■ Data listing:
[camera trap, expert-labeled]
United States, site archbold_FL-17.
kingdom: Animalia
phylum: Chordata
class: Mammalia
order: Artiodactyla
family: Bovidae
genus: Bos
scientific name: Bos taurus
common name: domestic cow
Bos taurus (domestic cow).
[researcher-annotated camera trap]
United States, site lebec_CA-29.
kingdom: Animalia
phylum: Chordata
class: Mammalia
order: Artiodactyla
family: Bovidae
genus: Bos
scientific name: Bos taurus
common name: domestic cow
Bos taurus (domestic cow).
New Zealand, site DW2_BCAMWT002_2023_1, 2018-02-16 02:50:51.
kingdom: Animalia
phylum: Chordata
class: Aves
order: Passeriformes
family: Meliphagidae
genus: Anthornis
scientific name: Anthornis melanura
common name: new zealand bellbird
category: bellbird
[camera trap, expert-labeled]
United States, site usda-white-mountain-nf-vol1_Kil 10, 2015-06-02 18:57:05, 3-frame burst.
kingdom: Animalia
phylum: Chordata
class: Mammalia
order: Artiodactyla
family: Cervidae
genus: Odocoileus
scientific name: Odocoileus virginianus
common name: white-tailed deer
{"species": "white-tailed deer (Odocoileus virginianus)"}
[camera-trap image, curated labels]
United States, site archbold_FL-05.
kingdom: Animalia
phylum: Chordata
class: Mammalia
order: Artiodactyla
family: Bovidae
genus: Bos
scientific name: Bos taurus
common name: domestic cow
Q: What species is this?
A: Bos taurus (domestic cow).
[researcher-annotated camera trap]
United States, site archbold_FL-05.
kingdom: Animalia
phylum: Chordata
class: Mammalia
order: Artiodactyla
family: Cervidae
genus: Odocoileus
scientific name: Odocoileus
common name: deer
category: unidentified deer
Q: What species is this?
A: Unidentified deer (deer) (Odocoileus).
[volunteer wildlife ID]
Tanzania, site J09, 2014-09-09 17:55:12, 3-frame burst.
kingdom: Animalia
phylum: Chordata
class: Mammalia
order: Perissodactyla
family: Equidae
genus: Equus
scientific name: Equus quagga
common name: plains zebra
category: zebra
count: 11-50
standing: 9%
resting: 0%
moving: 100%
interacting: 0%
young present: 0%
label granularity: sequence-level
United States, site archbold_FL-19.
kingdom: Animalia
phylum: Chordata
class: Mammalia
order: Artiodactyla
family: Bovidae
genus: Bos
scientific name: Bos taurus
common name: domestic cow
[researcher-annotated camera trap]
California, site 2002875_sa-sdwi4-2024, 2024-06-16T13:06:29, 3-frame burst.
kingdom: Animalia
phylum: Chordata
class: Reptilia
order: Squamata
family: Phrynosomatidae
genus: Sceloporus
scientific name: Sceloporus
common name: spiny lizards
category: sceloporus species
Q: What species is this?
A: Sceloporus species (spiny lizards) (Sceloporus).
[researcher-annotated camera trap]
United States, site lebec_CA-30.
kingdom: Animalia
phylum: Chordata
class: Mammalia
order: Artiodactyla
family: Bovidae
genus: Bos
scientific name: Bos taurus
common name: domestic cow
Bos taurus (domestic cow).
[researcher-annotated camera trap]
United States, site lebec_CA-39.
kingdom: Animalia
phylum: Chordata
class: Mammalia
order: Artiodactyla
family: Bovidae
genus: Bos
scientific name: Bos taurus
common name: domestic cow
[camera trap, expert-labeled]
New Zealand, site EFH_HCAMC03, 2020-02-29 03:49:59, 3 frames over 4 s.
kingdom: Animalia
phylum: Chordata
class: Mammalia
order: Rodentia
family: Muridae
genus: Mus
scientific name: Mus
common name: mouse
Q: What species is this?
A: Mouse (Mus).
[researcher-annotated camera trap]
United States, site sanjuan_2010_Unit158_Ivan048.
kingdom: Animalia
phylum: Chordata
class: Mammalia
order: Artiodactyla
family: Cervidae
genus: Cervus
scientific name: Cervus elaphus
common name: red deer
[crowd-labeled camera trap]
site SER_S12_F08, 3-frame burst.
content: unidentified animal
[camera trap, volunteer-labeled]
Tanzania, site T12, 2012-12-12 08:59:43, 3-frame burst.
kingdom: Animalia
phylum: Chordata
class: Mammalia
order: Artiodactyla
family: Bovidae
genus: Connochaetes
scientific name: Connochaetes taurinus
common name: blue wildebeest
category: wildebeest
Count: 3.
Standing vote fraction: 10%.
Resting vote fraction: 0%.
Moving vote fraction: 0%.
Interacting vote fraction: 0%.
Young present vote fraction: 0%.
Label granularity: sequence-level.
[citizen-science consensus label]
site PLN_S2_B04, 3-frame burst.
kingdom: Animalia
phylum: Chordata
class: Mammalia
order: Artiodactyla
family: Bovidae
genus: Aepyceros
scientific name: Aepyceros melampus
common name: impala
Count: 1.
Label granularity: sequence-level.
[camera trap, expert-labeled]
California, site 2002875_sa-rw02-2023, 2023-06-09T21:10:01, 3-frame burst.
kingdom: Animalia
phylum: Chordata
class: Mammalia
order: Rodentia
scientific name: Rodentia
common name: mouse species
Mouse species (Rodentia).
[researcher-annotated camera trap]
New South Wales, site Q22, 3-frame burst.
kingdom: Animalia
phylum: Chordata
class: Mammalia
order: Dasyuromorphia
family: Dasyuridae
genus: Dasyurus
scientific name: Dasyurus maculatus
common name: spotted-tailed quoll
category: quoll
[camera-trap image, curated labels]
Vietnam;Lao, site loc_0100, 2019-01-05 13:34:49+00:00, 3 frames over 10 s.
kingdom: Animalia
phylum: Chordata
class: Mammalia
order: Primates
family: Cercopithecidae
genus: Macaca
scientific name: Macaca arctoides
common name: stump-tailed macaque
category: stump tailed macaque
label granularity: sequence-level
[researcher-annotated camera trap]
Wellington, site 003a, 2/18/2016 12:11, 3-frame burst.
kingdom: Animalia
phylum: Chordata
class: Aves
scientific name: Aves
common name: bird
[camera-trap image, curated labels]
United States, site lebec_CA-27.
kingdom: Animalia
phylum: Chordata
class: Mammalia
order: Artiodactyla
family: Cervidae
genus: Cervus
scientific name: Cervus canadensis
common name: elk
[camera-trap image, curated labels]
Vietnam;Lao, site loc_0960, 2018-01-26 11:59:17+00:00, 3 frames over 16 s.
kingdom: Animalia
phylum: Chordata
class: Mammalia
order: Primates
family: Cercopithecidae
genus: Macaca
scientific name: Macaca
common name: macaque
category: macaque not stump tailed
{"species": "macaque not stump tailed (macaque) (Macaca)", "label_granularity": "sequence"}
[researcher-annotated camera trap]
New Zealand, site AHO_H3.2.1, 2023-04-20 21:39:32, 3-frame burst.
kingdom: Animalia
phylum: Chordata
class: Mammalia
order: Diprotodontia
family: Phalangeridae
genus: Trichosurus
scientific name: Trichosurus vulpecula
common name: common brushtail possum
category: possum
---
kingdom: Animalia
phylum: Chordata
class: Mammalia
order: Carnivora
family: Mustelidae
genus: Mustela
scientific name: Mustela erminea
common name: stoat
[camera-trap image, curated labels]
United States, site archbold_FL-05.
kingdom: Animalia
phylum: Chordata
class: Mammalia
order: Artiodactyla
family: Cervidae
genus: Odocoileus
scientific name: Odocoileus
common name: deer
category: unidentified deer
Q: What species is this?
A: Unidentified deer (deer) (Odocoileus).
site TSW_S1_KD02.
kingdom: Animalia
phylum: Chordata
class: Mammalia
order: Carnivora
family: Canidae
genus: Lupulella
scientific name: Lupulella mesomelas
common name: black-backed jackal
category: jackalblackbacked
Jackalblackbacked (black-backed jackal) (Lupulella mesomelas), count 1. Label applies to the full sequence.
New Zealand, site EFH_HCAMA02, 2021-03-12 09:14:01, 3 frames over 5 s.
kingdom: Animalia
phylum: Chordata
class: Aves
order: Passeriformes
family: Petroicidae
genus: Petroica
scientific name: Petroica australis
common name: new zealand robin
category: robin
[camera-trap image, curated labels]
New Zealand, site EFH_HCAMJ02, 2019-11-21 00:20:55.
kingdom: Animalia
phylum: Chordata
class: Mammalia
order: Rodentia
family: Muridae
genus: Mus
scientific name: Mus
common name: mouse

■ Assignment:
Show every line of the records above that contains the word "tailed".

■ Your response:
common name: white-tailed deer
{"species": "white-tailed deer (Odocoileus virginianus)"}
common name: spotted-tailed quoll
common name: stump-tailed macaque
category: stump tailed macaque
category: macaque not stump tailed
{"species": "macaque not stump tailed (macaque) (Macaca)", "label_granularity": "sequence"}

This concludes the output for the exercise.